How to Write a Good
Sex Scene


Pretend your parents don’t exist.

This is necessary because: (a) thinking about them potentially reading your scene will censor you and (b) if you fail at this step, images may pop into your mind that you will have to etch away by soaking your brain in lye.

Pretend nobody else exists either.

Nobody is ever going to read this. You are free to get as raunchy as you want.

Seriously, pretend NOBODY exists, not even you.

You are no longer in possession of your body. What’s the one thing you will miss the most about having a body? That’s right. Hot lovin’. You are now in the appropriate space of unbridled yearning from which to write.

Mine your hottest memories.

Also your fantasies — what’s the one nasty thing you wish you had gotten to do before you were unceremoniously yanked out of your body? Focus on sensory detail rather than emotions or clichés. For instance, I once had a lover who told me my juices smelled of cedar. I thought he was just being poetic until one day I was having lunch in a café by myself and I kept catching whiffs of a scent that reminded me of a little wooden flute I played as a kid I loved the smell of. The little flute was a reddish color: it was made of cedar. That made me remember that I had touched myself that morning so I sniffed my fingers and was like, Oh my God, he’s totally right! My muff smells like cedar! That’s the sort of thing you should use in a story, and as a matter of fact — why haven’t I used this yet? Expect it in my next novel.
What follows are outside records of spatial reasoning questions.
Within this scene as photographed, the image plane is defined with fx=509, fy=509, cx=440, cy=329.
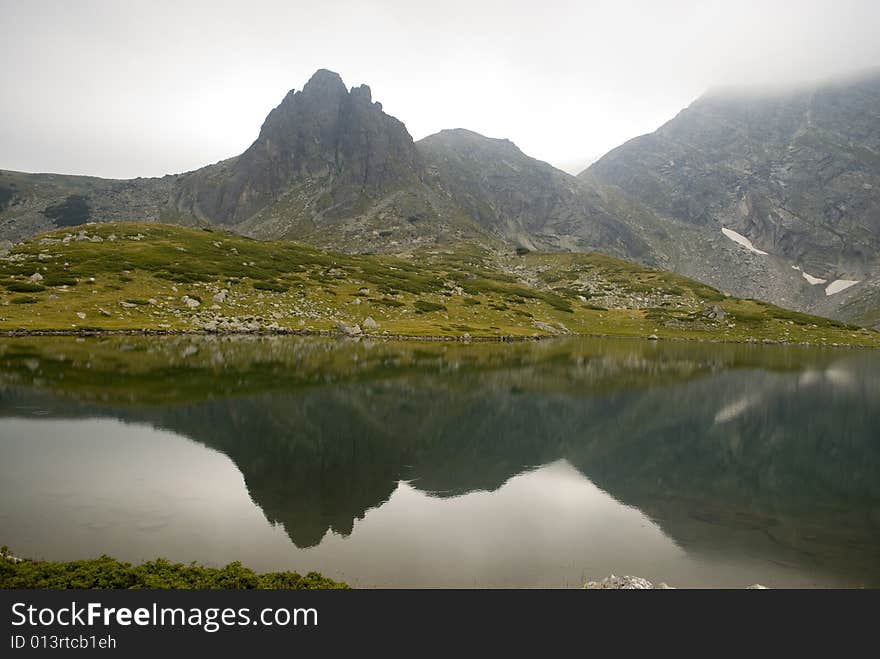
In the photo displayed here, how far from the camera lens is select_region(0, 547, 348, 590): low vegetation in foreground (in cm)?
1352

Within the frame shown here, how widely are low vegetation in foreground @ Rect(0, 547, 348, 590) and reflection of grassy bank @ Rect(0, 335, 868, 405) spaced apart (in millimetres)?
30144

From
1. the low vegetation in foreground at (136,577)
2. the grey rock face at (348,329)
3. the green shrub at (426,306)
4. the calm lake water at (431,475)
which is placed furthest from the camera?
the green shrub at (426,306)

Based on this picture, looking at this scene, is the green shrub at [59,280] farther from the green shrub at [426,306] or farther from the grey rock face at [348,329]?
the green shrub at [426,306]

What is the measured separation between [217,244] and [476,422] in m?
145

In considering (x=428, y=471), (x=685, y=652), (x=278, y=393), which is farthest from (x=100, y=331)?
(x=685, y=652)

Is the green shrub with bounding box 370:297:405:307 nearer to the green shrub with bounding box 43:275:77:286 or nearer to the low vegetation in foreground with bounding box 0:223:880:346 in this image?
the low vegetation in foreground with bounding box 0:223:880:346

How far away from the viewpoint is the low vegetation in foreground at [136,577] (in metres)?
13.5

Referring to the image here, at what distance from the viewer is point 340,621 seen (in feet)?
38.2

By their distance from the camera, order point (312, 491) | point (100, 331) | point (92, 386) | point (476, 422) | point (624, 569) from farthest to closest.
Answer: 1. point (100, 331)
2. point (92, 386)
3. point (476, 422)
4. point (312, 491)
5. point (624, 569)

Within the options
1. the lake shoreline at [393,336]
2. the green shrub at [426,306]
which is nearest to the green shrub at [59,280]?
the lake shoreline at [393,336]

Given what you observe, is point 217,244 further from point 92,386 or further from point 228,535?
point 228,535

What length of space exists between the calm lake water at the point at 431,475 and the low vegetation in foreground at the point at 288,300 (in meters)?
42.1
Use the right, strong words for body parts.

Think about whether your narrative voice would use the word “pussy” or “cunt,” but stay away from “womanhood” or “ladyflower” or whatever. Unless you intend to be hilarious — hilarious is legit in certain instances.
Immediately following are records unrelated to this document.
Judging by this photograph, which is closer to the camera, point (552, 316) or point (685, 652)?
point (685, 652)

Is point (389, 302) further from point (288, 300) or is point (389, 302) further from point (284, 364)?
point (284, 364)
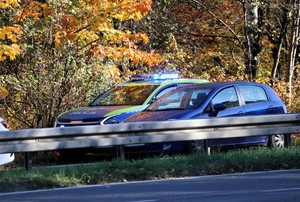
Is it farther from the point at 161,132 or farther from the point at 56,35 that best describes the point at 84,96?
the point at 161,132

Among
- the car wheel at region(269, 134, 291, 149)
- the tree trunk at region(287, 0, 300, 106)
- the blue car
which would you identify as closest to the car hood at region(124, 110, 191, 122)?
the blue car

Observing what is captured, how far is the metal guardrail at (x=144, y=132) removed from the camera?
1194 centimetres

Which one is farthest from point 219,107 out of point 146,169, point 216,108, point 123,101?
point 146,169

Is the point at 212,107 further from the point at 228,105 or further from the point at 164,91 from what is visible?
the point at 164,91

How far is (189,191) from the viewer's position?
9.65 meters

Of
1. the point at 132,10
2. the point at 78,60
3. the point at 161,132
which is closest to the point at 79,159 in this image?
the point at 161,132

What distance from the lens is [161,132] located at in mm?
12969

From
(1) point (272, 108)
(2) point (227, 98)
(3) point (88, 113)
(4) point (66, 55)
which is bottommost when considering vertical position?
(1) point (272, 108)

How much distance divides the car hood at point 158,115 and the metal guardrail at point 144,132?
922 mm

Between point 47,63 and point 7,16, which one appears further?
point 7,16

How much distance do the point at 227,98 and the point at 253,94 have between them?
32.0 inches

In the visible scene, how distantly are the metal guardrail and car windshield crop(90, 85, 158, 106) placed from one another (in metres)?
2.45

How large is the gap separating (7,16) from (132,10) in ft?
11.2

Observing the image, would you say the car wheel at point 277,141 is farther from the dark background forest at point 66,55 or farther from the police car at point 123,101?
the dark background forest at point 66,55
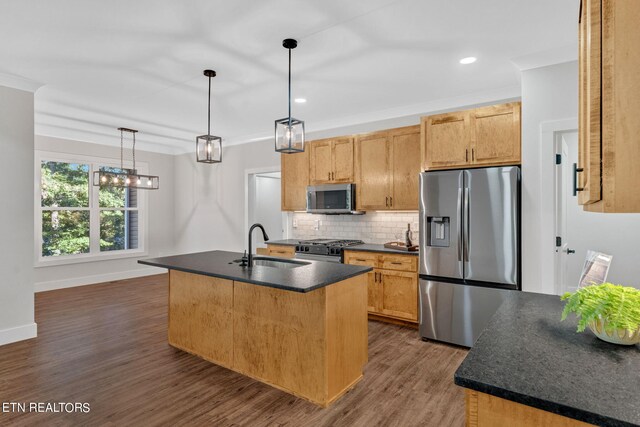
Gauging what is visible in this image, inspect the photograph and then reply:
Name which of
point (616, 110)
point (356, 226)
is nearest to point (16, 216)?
point (356, 226)

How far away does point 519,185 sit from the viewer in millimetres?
3334

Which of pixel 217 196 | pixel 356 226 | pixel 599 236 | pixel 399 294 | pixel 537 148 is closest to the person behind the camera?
pixel 537 148

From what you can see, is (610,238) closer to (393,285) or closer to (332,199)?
(393,285)

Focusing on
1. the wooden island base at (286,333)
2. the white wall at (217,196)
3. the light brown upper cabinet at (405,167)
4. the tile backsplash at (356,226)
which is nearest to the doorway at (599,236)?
the light brown upper cabinet at (405,167)

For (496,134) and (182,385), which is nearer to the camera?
(182,385)

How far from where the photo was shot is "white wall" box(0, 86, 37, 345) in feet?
12.0

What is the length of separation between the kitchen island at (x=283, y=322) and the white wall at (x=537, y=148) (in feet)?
5.64

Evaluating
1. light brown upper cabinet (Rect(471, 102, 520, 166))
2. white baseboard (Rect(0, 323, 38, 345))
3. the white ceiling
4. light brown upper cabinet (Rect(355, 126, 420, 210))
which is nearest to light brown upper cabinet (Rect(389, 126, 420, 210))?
light brown upper cabinet (Rect(355, 126, 420, 210))

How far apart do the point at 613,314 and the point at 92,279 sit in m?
7.59

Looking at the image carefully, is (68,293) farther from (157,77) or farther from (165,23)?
(165,23)

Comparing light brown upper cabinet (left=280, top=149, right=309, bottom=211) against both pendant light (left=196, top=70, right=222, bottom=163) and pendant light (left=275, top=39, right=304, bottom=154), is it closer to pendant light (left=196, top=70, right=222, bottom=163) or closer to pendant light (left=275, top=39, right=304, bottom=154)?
pendant light (left=196, top=70, right=222, bottom=163)

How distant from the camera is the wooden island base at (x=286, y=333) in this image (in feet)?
8.17

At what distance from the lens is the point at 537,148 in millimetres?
3273

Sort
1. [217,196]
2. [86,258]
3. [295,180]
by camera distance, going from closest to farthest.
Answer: [295,180], [86,258], [217,196]
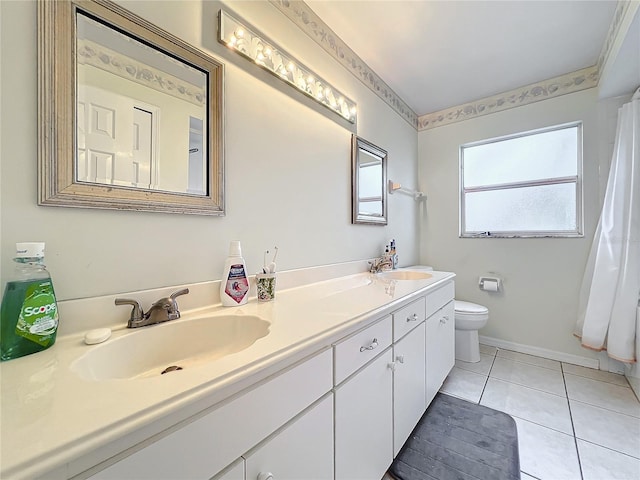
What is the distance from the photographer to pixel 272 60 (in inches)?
48.5

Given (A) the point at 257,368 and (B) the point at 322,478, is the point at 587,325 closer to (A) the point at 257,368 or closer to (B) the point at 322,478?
(B) the point at 322,478

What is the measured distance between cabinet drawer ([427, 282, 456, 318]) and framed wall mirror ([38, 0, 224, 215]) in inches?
47.5

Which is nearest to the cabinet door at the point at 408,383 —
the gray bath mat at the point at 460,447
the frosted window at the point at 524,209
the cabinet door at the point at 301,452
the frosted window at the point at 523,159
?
→ the gray bath mat at the point at 460,447

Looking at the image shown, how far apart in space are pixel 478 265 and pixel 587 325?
2.77 ft

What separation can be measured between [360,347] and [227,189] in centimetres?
81

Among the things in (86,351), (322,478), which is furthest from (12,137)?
(322,478)

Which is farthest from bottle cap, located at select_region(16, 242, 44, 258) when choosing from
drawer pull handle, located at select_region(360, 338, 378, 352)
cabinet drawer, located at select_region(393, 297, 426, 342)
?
cabinet drawer, located at select_region(393, 297, 426, 342)

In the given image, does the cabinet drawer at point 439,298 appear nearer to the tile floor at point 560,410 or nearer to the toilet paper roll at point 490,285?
the tile floor at point 560,410

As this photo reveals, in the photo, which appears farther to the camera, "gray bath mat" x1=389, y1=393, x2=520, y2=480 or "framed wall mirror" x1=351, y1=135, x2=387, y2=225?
"framed wall mirror" x1=351, y1=135, x2=387, y2=225

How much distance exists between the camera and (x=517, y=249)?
2.35m

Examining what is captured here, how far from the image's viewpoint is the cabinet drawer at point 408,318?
3.67 ft

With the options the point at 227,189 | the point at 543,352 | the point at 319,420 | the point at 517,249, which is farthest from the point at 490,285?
the point at 227,189

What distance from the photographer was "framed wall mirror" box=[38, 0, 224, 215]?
2.29 ft

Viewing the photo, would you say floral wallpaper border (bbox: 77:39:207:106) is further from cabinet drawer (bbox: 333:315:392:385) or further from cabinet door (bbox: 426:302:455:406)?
cabinet door (bbox: 426:302:455:406)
There is nothing wrong with a tasteful fadeout before the sex happens if you can’t deal with naughty words.

It is much less irritating than overly metaphorical language that will make your reader go, Wait, did they actually fuck, or did they swim in a turbulent ocean, or did they go to some cheesy poetry slam, OR WHAT?

Know when to stop.

You don’t need a blow by blow of every move for the entire afternoon your protagonists got it on. End the graphic lovin’ at a place where you still want a little more. Leave the scene at a salient moment that tells you something important about the characters, and let that revelation be the last thing that soaks in.

Now go smoke a cigarette; take a nap; have a sandwich; have some lovey talk with your spouse — anything you do after actual sex is good.

Avoid writing something else directly after. Give the sex some space. Wait as long as possible before you revise, to let the words cool down. That way you can see if they have the intended effect when you’re no longer all feverish.

You’re welcome.


Elena Mauli Shapiro is the author of the novels In The Red and 13 Rue Thérèse.